A British businessman who spent two years posing as a high-end wine investment broker — changing his surname to evoke the Duke of Wellington and socialising in elite circles across the world — has been sentenced to ten years in prison by a New York court after swindling more than 190 investors out of £71 million in a sophisticated Ponzi-style fraud.
James Wellesley, 59, was sentenced on Monday for wire fraud conspiracy and ordered to pay £740,000 in forfeiture. He had been extradited from Tunbridge Wells last year, having originally been arrested by Scotland Yard five months earlier.
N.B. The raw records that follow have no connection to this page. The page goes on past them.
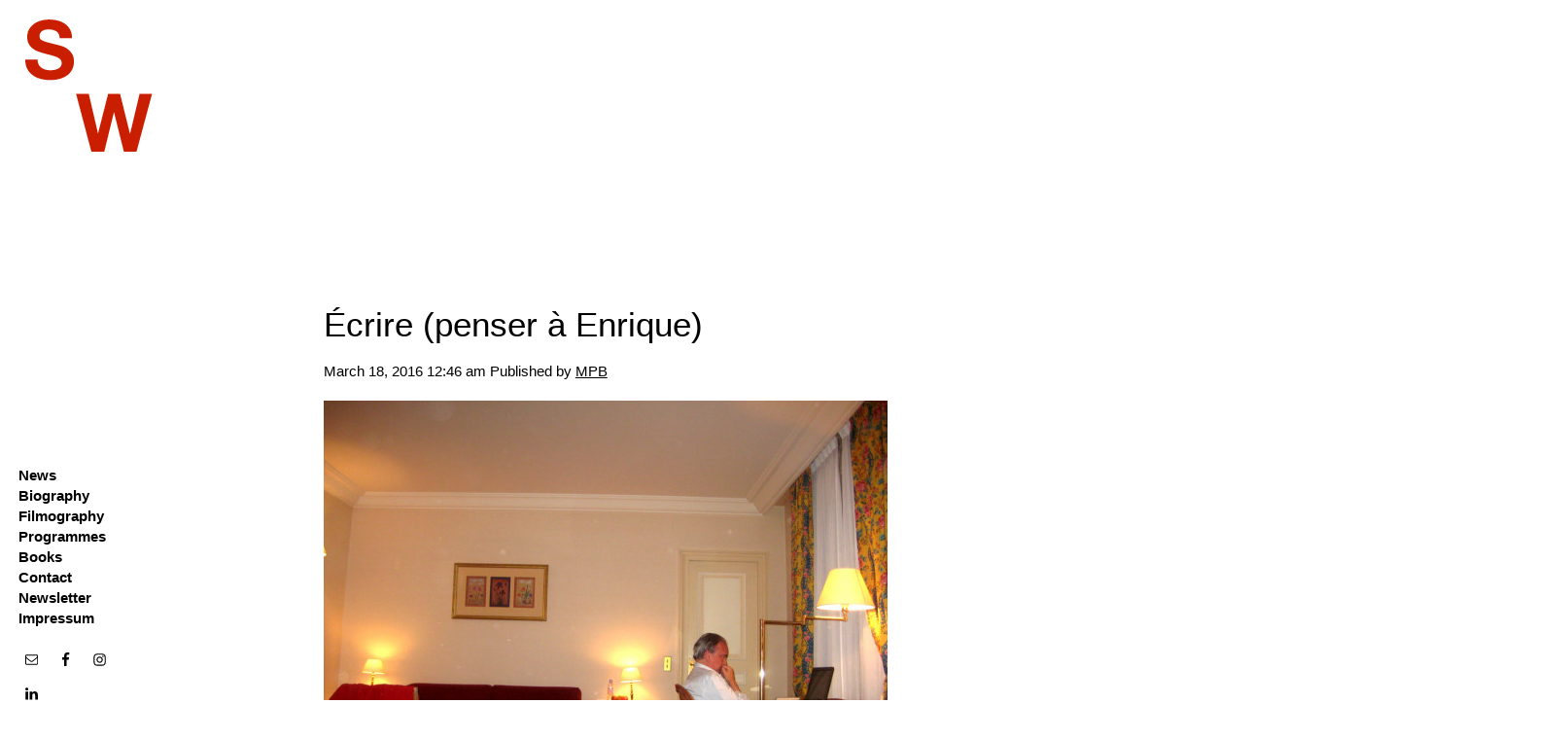

--- FILE ---
content_type: text/css
request_url: https://studiowalter.com/wp-content/themes/html5blank-stable/style.css?ver=1.0
body_size: 2291
content:
/*
	Theme Name: HTML5 Blank
	Theme URI: http://html5blank.com
	Description: HTML5 Blank WordPress Theme
	Version: 1.4.3
	Author: Todd Motto (@toddmotto)
	Author URI: http://toddmotto.com
	Tags: Blank, HTML5, CSS3

	License: MIT
	License URI: http://opensource.org/licenses/mit-license.php
*/

/*------------------------------------*\
    MAIN
\*------------------------------------*/

/* global box-sizing */
*,
*:after,
*:before {
	-moz-box-sizing:border-box;
	box-sizing:border-box;
	-webkit-font-smoothing:antialiased;
	font-smoothing:antialiased;
	text-rendering:optimizeLegibility;
}
/* html element 62.5% font-size for REM use */
html {
	font-size:62.5%;
}
body {
	font-family: Helvetica, Arial, sans-serif;
	font-size:15px;
	color:#000000;
	line-height: 16pt;
	text-align: justify;
}

th {
	padding-right: 30px;
}

th.exhibition_dates {
	white-space: nowrap;
}

/* clear */
.clear:before,
.clear:after {
    content:' ';
    display:table;
}

.clear:after {
    clear:both;
}
.clear {
    *zoom:1;
}
img {
	max-width:100%;
	vertical-align:bottom;
}
a {
	color:#000;
	text-decoration:underline;
}
a:hover {
	color:#000;
}
a:focus {
	outline:0;
}
a:hover,
a:active {
	outline:0;
}
input:focus {
	outline:0;
	border:1px solid #ffffff;
}

/*------------------------------------*\
    STRUCTURE
\*------------------------------------*/

/* wrapper */
.wrapper {
	max-width:1290px;
	width:100%;
	margin:0;
	position:relative;
	height:100%;
}
/* header */
.header {
width:100%;
position:fixed;
background-color:#ffffff;
z-index:999;
height:25%;
}
/* logo */
.logo {
padding-top:20px;
padding-left:2%;
}
img.logo-img {
    max-width: 100%;
}
/* nav */
.nav {
position: absolute;
    bottom: 30%;
    left: 15%;
font-size:15px;
font-family: Helvetica, 'Roboto', sans-serif;
}

.nav ul {
list-style-type:none!important;
padding-left: 0;}

.nav li {
list-style-type:none!important;
}

.nav a {
font-weight:bold;
text-decoration:none;
font-size:inherit!important;}

.nav .current-menu-item{
text-decoration:underline #000000;}

/* Notebook en rouge */
#menu-item-6254 a{
color: #ca1e00!important;}

/* sidebar */
.sidebar {
width:10%;
height:100%;
position:fixed;
margin:0px;
vertical-align:baseline;
}
/* footer */
.footer {
margin-left:35%;
}

main {
width:100%;
margin-left:26%;
height:100%}

.search{
display:none;}

h1{
margin:0;
font-size:250%;
text-align:left;
font-weight:bold;
text-shadow: #ffffff 1px 1px, #ffffff -1px 1px, #ffffff -1px -1px, #ffffff 1px -1px;
font-family: Helvetica, 'Roboto', sans-serif;
}

section ul{
	list-style-type:disc;
}

section h1{
display:none;
}

section h2{
    font-size: 35px;
    padding-bottom: 0px;
    margin-bottom: 20px;
    margin-top: 60px;
    font-weight: 400;
	text-align:left;
}

section h2 a{
    font-size: 35px;
	line-height: 35px;
    padding-bottom: 0px;
    margin-bottom: 20px;
    margin-top: 40px;
    font-weight: 400;
	text-decoration:none;
	text-align:left;
}

.entry-meta{
padding-top:15px;
font-size:13px;
color:#000;
}

.entry-meta hr {
	display:none!important;
}

h1 a{
text-decoration:none;
text-align:left; }

.hr{
	border-top: 0px solid black;
}

.tags{
	color:#000000;
}
.tags a{
	color:#000000;
}

/*------------------------------------*\
    NOTEBOOK
\*------------------------------------*/

.notebook {
	font-size:15px;
}

.notebook ul {
	list-style-type:disc;
}

.notebook li {
	list-style-type:disc;
}

/*------------------------------------*\
    PAGES
\*------------------------------------*/

section {
padding-top:20%;
padding-bottom:1%;
text-align: left;
}

.alm-listing li img {
  position:static;
  height: auto;
}

.alm-listing li {
  list-style: disc;
}

img {
height:auto;}

.time {
font-weight:bold;
font-size:14px;
padding-bottom:10px;}

article {
width:65%;
text-align: left;
}

/*------------------------------------*\
    IMAGES
\*------------------------------------*/

figcaption {
	text-align:left;
	font-size:12px;
}

/*------------------------------------*\
	TYPOGRAPHY
\*------------------------------------*/

@font-face {
	font-family:'Font-Name';
	src:url('fonts/font-name.eot');
	src:url('fonts/font-name.eot?#iefix') format('embedded-opentype'),
		url('fonts/font-name.woff') format('woff'),
		url('fonts/font-name.ttf') format('truetype'),
		url('fonts/font-name.svg#font-name') format('svg');
    font-weight:normal;
    font-style:normal;
}

/*------------------------------------*\
    RESPONSIVE
\*------------------------------------*/

@media only screen and (min-width:320px) {

}
@media only screen and (min-width:480px) {

}
@media only screen and (min-width:768px) {

}
@media only screen and (min-width:1024px) {

}
@media only screen and (min-width:1140px) {

}
@media only screen and (min-width:1280px) {

}
@media only screen and (-webkit-min-device-pixel-ratio:1.5),
	   only screen and (min-resolution:144dpi) {

}

/*------------------------------------*\
    MISC
\*------------------------------------*/

::selection {
	background:#04A4CC;
	color:#FFF;
	text-shadow:none;
}
::-webkit-selection {
	background:#04A4CC;
	color:#FFF;
	text-shadow:none;
}
::-moz-selection {
	background:#04A4CC;
	color:#FFF;
	text-shadow:none;
}

/*------------------------------------*\
    WORDPRESS CORE
\*------------------------------------*/

.alignnone {
	margin:5px 20px 20px 0;
}
.aligncenter,
div.aligncenter {
	display:block;
	margin:5px auto 5px auto;
}
.alignright {
	float:right;
	margin:5px 0 20px 20px;
}
.alignleft {
	float:left;
	margin:5px 20px 20px 0;
}
a img.alignright {
	float:right;
	margin:5px 0 20px 20px;
}
a img.alignnone {
	margin:5px 20px 20px 0;
}
a img.alignleft {
	float:left;
	margin:5px 20px 20px 0;
}
a img.aligncenter {
	display:block;
	margin-left:auto;
	margin-right:auto;
}
.wp-caption {
	background:#FFF;
	border:1px solid #F0F0F0;
	max-width:96%;
	padding:5px 3px 10px;
	text-align:center;
}
.wp-caption.alignnone {
	margin:5px 20px 20px 0;
}
.wp-caption.alignleft {
	margin:5px 20px 20px 0;
}
.wp-caption.alignright {
	margin:5px 0 20px 20px;
}
.wp-caption img {
	border:0 none;
	height:auto;
	margin:0;
	max-width:98.5%;
	padding:0;
	width:auto;
}
.wp-caption .wp-caption-text,
.gallery-caption {
	font-size:11px;
	line-height:17px;
	margin:0;
	padding:0 4px 5px;
}
.sticky {

}
.bypostauthor {

}

/*------------------------------------*\
    PRINT
\*------------------------------------*/

@media print {
	* {
		background:transparent !important;
		color:#000 !important;
		box-shadow:none !important;
		text-shadow:none !important;
	}
	a,
	a:visited {
		text-decoration:underline;
	}
	a[href]:after {
		content:" (" attr(href) ")";
	}
	abbr[title]:after {
		content:" (" attr(title) ")";
	}
	.ir a:after,
	a[href^="javascript:"]:after,
	a[href^="#"]:after {
		content:"";
	}
	pre,blockquote {
		border:1px solid #999;
		page-break-inside:avoid;
	}
	thead {
		display:table-header-group;
	}
	tr,img {
		page-break-inside:avoid;
	}
	img {
		max-width:100% !important;
	}
	@page {
		margin:0.5cm;
	}
	p,
	h2,
	h3 {
		orphans:3;
		widows:3;
	}
	h2,
	h3 {
		page-break-after:avoid;
	}
}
Wellesley operated alongside Stephen Burton, 61, between June 2017 and February 2019 under the trading name Bordeaux Cellars, presenting themselves as brokers acting on behalf of a group of fine wine collectors. Burton was already a recognised name in wine investment circles, lending the operation an air of credibility, while Wellesley portrayed himself as the company’s chief financial officer and operations manager, telling prospective investors at conferences that the firm maintained offices in London and Hong Kong.
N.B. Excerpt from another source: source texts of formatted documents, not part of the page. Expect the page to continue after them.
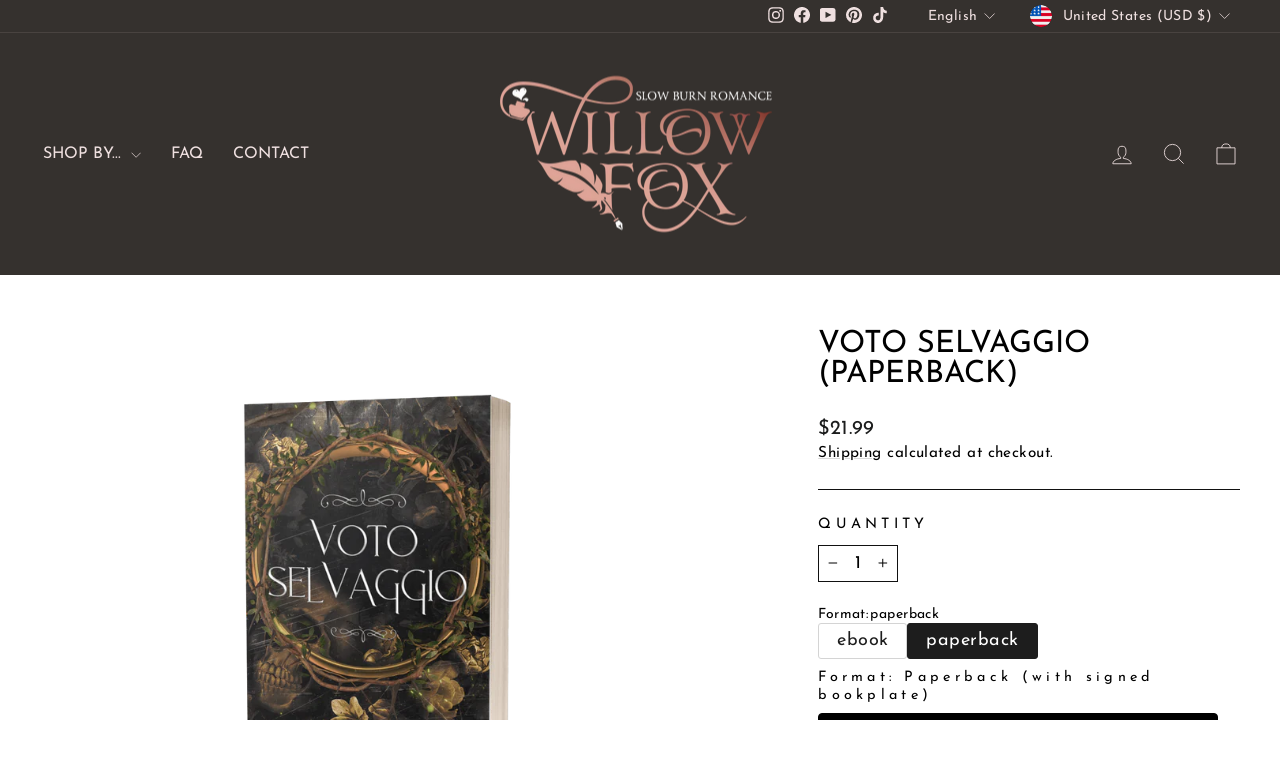

--- FILE ---
content_type: text/html; charset=utf-8
request_url: https://sapi.negate.io/script
body_size: -355
content:
jb4sLudzjF64Je+6QkfA6uHdMmOp1CDYUnFtp3ueQeCg9Pci4wteto+JNuzbBcryCVe5/NScNyG/0MNZX1dThNQ=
The pair persuaded wealthy clients to make loans secured against a purported stockpile of some of the world’s most valuable wines, including Domaine de la Romanée-Conti from Burgundy — which can fetch up to £12,500 per bottle — and Château Lafleur from Bordeaux, valued at as much as £3,700 a bottle. The wine did not exist. Money received from investors was instead recycled to make fraudulent interest payments to earlier victims and to fund the pair’s personal expenditure.
Wellesley had gone to considerable lengths to manufacture legitimacy. He altered his surname to one associated with British aristocracy, though he also operated under the aliases Andrew Fuller and Andrew Templar. When police arrested Burton in 2019, officers discovered two fake passports, bars of precious metals, £1 million in cash and a collection of expensive watches. He was arrested again in 2022 while attempting to enter Morocco on a fraudulent Zimbabwean passport and extradited to the United States in December 2023. Burton pleaded guilty last July to wire fraud conspiracy and money laundering conspiracy and is still awaiting sentencing.
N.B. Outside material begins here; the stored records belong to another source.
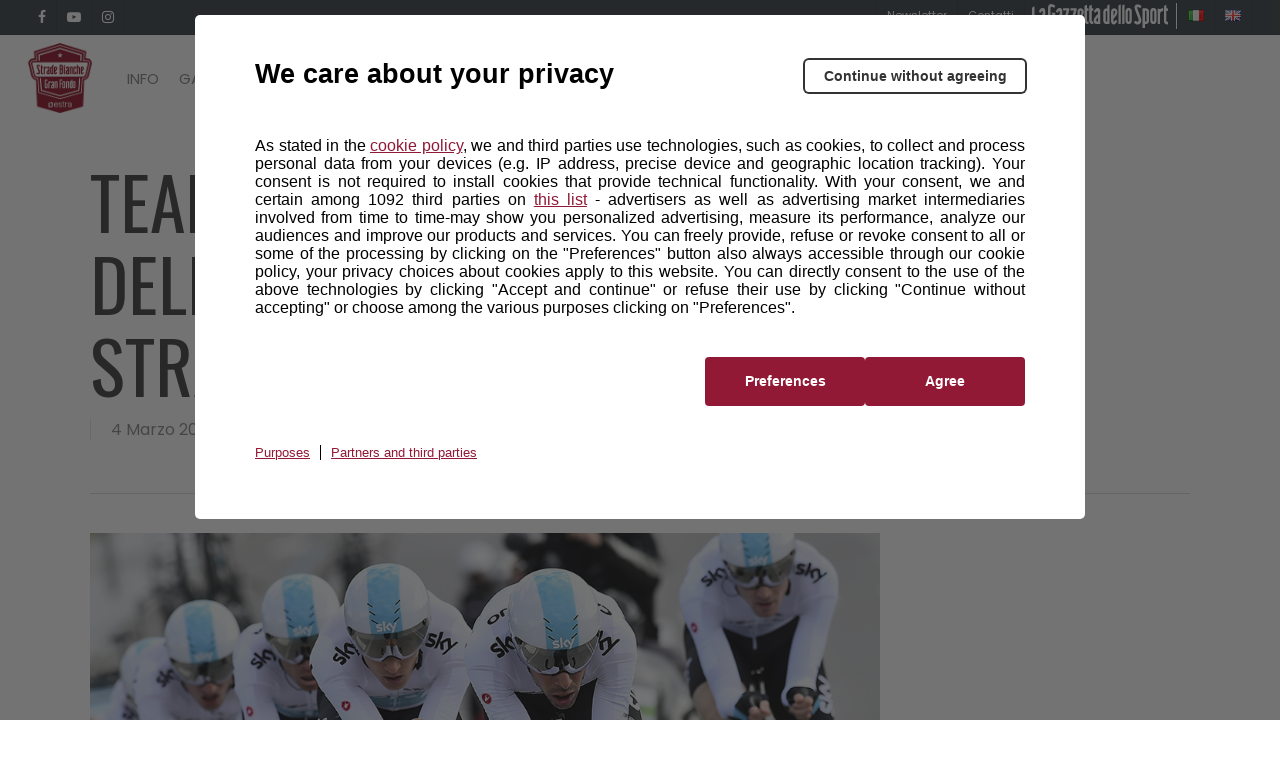

--- FILE ---
content_type: text/css
request_url: https://gfstradebianche.it/wp-content/themes/granfondo/style.css?ver=16.2.2
body_size: 1740
content:
/*
Theme Name: Gran Fondo Theme
Theme URI: http://www.gfstradebianche.it
Description: Gran Fondo Strade Bianche custom child theme for Salient.
Author: Sergio De Falco
Author URI: http://www.gfstradebianche.it
Template: salient
Version: 0.2
*/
Joseph Nocella Jr, the US attorney for the Eastern District of New York, said the sentence delivered a clear message to fraudsters. “Unlike a fine vintage that improves over time, the defendant will spend years in prison to reflect on his fraudulent wine scheme,” he said. FBI operations head James Barnacle Jr added that Wellesley had “spoiled the reputation of a prestigious industry as well as his clients’ trust.”